[Some items]
——

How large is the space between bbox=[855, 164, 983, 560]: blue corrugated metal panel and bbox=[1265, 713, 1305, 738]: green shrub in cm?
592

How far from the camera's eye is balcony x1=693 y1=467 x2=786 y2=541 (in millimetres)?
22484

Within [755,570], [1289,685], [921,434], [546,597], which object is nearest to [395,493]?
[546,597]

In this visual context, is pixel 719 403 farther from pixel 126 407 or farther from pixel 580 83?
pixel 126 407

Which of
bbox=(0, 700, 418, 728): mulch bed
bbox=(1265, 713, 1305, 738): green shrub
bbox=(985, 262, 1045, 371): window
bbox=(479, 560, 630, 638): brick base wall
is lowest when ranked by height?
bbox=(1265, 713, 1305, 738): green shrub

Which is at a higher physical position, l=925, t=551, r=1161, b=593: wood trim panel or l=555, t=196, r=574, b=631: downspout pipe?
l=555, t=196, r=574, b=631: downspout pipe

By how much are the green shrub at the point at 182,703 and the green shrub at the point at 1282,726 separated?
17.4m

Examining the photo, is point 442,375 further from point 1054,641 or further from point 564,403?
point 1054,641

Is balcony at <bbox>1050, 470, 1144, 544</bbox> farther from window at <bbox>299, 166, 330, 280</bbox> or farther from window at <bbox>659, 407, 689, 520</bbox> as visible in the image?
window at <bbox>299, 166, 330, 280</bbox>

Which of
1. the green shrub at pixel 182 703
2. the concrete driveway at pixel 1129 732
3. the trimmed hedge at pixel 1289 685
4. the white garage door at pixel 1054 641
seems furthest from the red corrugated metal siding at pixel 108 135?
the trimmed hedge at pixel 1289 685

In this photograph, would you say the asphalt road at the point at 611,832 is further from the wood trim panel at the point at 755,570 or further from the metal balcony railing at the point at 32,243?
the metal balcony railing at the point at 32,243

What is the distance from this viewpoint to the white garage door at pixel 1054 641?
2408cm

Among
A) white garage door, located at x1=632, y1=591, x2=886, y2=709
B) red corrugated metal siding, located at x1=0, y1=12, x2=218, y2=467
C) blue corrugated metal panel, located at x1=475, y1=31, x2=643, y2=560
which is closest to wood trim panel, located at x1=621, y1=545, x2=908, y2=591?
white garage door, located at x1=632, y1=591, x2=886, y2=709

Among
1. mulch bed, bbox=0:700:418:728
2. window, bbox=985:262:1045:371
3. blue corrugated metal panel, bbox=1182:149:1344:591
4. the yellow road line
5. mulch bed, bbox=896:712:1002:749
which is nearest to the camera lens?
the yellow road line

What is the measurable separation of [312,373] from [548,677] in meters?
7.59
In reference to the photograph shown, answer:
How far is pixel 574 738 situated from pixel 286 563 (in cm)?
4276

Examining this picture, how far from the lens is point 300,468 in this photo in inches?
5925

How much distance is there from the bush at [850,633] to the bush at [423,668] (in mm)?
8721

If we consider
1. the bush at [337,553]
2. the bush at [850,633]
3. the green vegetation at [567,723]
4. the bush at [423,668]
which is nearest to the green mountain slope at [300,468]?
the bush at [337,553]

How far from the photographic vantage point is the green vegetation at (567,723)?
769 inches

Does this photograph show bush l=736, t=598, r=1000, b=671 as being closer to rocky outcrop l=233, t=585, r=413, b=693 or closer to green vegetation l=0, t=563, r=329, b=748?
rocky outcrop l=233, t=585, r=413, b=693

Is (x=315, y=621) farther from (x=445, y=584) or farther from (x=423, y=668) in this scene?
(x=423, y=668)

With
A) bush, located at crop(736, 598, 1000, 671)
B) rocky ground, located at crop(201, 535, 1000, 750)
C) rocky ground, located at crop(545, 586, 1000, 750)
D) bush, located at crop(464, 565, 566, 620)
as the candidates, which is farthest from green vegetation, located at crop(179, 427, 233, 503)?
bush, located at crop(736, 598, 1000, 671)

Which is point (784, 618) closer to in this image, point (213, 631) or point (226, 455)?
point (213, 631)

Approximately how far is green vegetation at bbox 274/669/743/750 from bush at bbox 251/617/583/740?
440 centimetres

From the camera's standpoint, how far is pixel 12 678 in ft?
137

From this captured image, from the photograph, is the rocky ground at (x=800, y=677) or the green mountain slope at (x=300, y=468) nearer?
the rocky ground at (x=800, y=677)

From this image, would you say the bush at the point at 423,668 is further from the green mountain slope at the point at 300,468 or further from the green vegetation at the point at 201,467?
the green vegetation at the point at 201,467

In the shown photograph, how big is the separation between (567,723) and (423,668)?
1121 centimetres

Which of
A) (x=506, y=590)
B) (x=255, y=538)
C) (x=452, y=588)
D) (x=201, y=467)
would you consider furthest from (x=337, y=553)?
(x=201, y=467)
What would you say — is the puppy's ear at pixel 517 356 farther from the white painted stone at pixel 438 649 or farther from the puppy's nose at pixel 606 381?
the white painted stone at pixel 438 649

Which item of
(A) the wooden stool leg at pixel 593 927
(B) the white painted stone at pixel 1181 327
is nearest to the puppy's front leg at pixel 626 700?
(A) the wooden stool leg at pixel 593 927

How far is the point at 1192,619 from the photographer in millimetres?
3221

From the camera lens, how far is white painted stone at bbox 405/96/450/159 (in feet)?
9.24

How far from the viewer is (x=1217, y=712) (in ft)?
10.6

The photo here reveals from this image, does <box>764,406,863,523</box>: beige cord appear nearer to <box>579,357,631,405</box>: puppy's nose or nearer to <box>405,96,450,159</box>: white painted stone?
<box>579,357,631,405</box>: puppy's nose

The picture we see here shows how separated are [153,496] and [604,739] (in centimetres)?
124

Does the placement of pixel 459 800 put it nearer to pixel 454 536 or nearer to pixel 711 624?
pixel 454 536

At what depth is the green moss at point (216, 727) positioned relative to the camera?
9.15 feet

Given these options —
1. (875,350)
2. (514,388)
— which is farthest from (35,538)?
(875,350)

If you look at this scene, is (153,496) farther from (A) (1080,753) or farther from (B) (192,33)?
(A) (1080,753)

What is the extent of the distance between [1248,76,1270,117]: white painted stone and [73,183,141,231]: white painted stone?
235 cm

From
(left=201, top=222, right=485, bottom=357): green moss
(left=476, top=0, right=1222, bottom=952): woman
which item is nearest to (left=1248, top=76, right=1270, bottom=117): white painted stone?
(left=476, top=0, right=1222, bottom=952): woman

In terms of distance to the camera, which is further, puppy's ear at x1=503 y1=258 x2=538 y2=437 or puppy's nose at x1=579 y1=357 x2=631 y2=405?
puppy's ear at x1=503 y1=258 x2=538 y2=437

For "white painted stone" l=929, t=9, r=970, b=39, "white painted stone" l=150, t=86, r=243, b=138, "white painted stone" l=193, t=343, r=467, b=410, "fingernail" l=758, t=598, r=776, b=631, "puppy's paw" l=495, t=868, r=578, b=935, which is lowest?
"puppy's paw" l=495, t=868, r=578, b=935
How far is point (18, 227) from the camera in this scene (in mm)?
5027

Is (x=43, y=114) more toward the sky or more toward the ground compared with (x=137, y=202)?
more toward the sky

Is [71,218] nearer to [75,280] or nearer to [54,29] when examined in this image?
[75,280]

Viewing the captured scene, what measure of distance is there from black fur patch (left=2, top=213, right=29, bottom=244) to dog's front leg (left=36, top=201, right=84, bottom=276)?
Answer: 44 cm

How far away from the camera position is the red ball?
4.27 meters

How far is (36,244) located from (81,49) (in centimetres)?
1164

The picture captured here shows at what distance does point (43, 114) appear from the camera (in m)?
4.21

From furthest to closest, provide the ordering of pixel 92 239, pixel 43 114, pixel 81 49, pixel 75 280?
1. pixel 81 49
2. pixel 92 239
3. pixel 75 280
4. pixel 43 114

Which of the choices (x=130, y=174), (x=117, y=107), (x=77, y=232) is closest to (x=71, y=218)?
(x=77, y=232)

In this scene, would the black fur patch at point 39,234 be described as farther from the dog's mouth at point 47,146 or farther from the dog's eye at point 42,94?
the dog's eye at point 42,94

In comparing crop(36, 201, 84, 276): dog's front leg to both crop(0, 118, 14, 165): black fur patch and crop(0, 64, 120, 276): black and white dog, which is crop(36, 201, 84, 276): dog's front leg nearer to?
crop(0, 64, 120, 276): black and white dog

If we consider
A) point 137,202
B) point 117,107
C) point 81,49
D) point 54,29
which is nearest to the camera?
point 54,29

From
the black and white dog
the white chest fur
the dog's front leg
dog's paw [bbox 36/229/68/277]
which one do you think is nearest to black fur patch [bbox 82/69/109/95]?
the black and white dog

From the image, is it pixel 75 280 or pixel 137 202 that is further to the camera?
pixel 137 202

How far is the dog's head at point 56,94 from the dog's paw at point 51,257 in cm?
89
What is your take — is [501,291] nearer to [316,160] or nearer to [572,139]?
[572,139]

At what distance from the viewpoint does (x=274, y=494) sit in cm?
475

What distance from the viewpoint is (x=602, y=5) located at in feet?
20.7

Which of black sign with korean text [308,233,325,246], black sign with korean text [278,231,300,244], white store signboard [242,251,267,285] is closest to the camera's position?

——

■ Short task:
Reproduce the items word for word, starting at the line containing "Given these options —" and ending at the line containing "4. pixel 43 114".

■ Final result:
Given these options —
1. (875,350)
2. (514,388)
— which is farthest from (35,538)?
(875,350)

If you look at this scene, is (153,496) farther from (A) (1080,753) or farther from (B) (192,33)?
(A) (1080,753)

What is the extent of the distance between [1248,76,1270,117]: white painted stone and [73,183,141,231]: white painted stone?
235 cm

From
(left=201, top=222, right=485, bottom=357): green moss
(left=476, top=0, right=1222, bottom=952): woman
which item is nearest to (left=1248, top=76, right=1270, bottom=117): white painted stone?
(left=476, top=0, right=1222, bottom=952): woman

In terms of distance to the camera, which is further, puppy's ear at x1=503 y1=258 x2=538 y2=437 or puppy's nose at x1=579 y1=357 x2=631 y2=405?
puppy's ear at x1=503 y1=258 x2=538 y2=437

For "white painted stone" l=929, t=9, r=970, b=39, "white painted stone" l=150, t=86, r=243, b=138, "white painted stone" l=193, t=343, r=467, b=410, "fingernail" l=758, t=598, r=776, b=631, "puppy's paw" l=495, t=868, r=578, b=935, which is lowest?
"puppy's paw" l=495, t=868, r=578, b=935
How far is point (18, 227) from the camera in this scene (in mm)?
5027

Is (x=43, y=114) more toward the sky or more toward the ground compared with (x=137, y=202)?
more toward the sky

Is [71,218] nearer to [75,280] or nearer to [54,29] when examined in this image?
[75,280]

Viewing the captured scene, what measure of distance is there from black fur patch (left=2, top=213, right=29, bottom=244) to dog's front leg (left=36, top=201, right=84, bottom=276)?
Answer: 44 cm

How far away from the camera position is the red ball?
4.27 meters

How far is (36,244) located from (81,49) (in centimetres)?
1164

The picture captured here shows at what distance does point (43, 114) appear from the camera (in m)?
4.21

From furthest to closest, provide the ordering of pixel 92 239, pixel 43 114, pixel 81 49, pixel 75 280?
1. pixel 81 49
2. pixel 92 239
3. pixel 75 280
4. pixel 43 114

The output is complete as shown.